Infected web pages increase

During 2008, the rate at which the number of web pages infected with malicious software (malware) increased rose from one every 14 seconds to one ever 4.5 seconds. [See "Forecast: Security Threats for 2009"]

So what can you do?

  • Don't "assume" a web site is safe to visit.
  • Don't "assume" a link in an email is safe to click on.
  • Don't "assume" an email from a friend was really sent by them.
  • Use anti-phishing software, antivirus software, and anti-spam software.
  • Keep all your computer programs updated. If there is a security patch available for any of your programs, install the patch.
  • Use a program like Secunia's free Personal Software Inspector to check for program updates.
  • Use a program like Driver Detective to check for updates to program driver files.

Firefox less secure?

Firefox has often been touted as fundamentally "more secure" than Internet Explorer. If you have been led to believe that, you need to look at some cold, hard facts:
  • From March to September 2005 (yes, even as early as 2005), FireFox had 40 vulnerabilities to IE's 10. [ZDNet article]
  • From April through September 2005, the number of published Firefox exploits was 11 compared to IE's 6.
  • The most recent FireFox-related security problem is that some Russian criminals are using it to add malicious software as a "Plug-In". The malware detects when you connect to any of over 100 banks and then steals your account name and password, sending them to the criminals. [read the SC Magazine article]
  • In terms of vulnerability numbers reported in March 2008, Opera had the most, followed by Safari, FireFox, then Internet Explorer.

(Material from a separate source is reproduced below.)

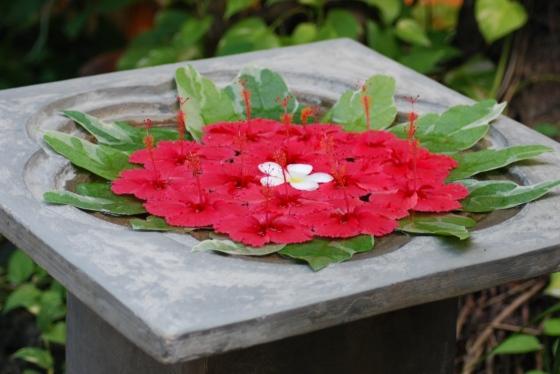 Blumen im Spa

The biggest problem with malware is not the browser, it's the person using the browser. People are either too trusting of links and unknown sites or just think they will never get attacked.

Friday, December 12, 2008

Computing to help others

A recent New York Times story highlighted a couple of Computer Science students at Georgia Tech who show us all some of the exciting possibilities of helping others through computing.

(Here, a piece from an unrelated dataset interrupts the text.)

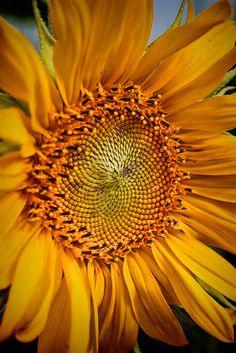 Neu in meiner Galerie bei OhMyPrints: Sonnenblume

The project students started out small -- based on some blood suppy spreadsheets at the CDC in Atlanta. As they delved into the real issue and talked with real users in Africa, the project has blossomed into a web-enabled application using Ajax.

In January, 14 African nations will start using this program. It must be impressive -- the United Nations Worldwide Health Organization (WHO) is discussing making this a program for reporting on blood supplies worldwide.